**Assignment:** Nothing but the lines below from the one that contains "SP - imagem" through the one that contains "Pháp Sư Thiên" should be retyped, exactly and including both ends. Do not include pictures.
::: Stored data :::
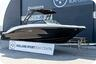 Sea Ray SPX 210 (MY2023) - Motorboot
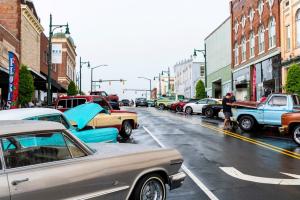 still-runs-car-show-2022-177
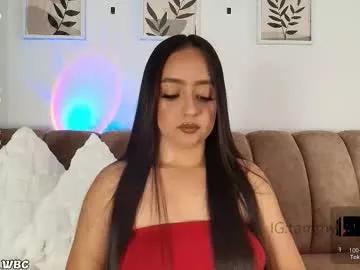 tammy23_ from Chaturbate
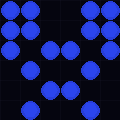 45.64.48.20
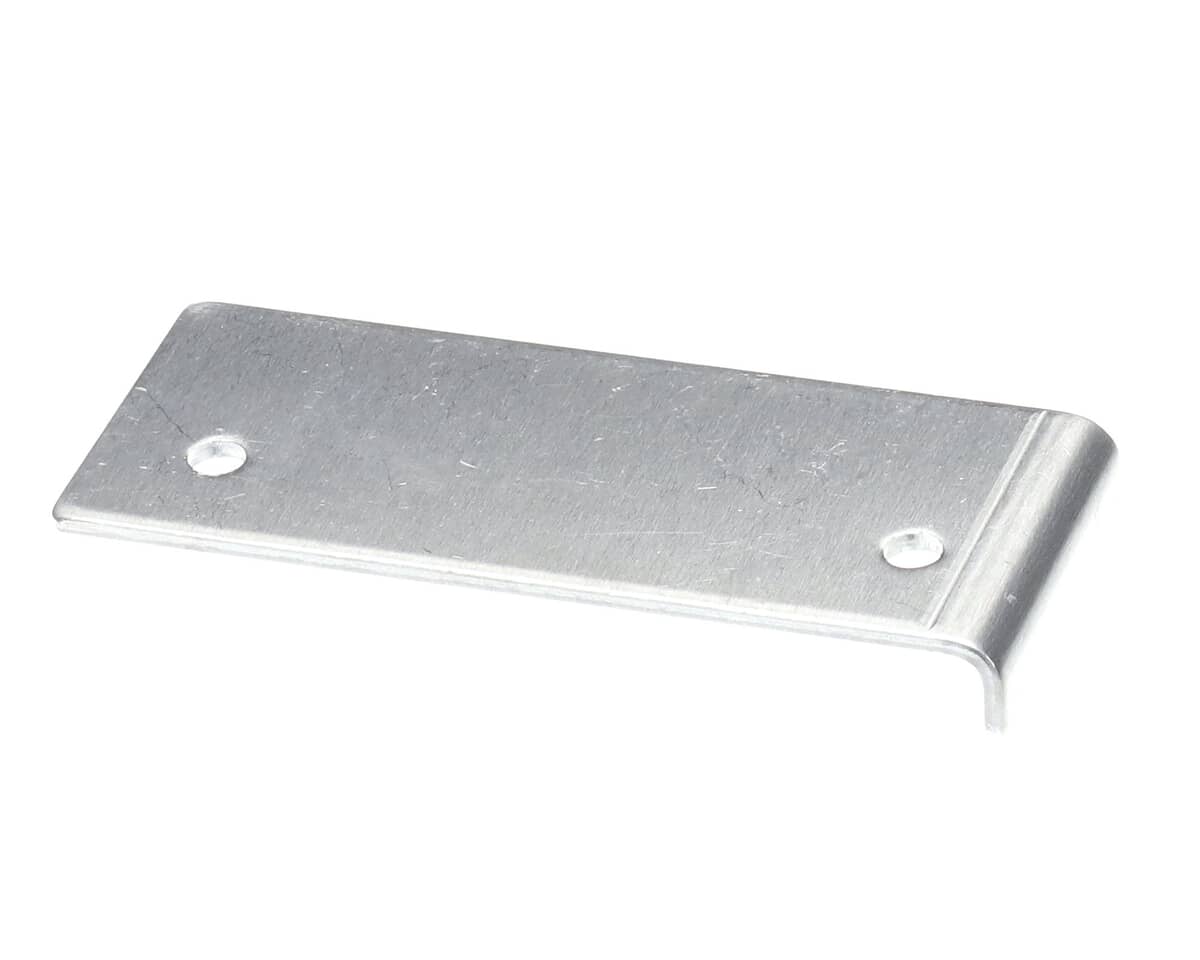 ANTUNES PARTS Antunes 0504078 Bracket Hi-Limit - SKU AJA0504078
:::
::: Stored data :::
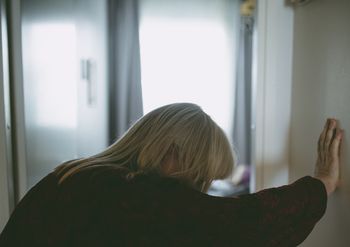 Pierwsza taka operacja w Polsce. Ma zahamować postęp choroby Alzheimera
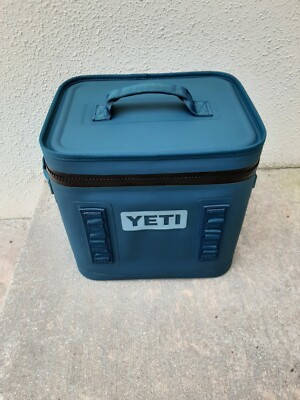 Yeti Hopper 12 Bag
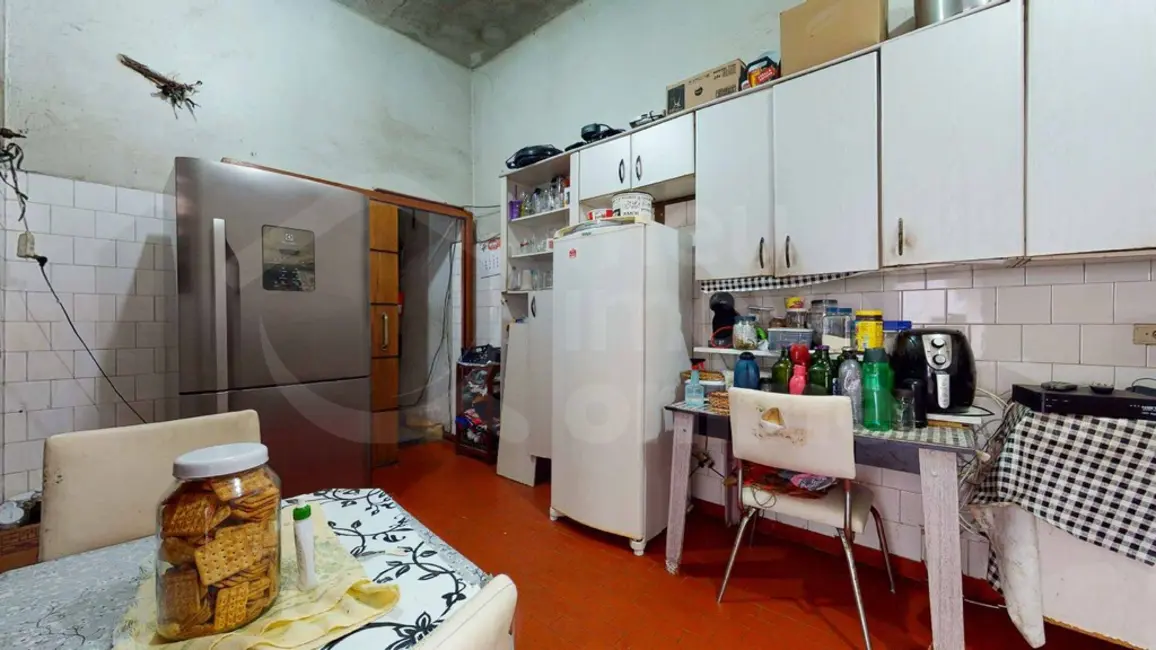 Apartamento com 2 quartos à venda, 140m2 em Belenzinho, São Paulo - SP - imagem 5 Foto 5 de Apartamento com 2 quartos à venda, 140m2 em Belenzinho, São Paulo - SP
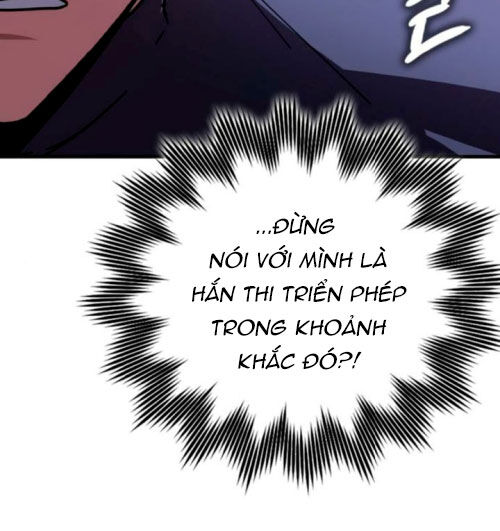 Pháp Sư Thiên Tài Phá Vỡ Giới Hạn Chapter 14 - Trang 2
:::
**The answer:**
 Apartamento com 2 quartos à venda, 140m2 em Belenzinho, São Paulo - SP - imagem 5 Foto 5 de Apartamento com 2 quartos à venda, 140m2 em Belenzinho, São Paulo - SP
 Pháp Sư Thiên Tài Phá Vỡ Giới Hạn Chapter 14 - Trang 2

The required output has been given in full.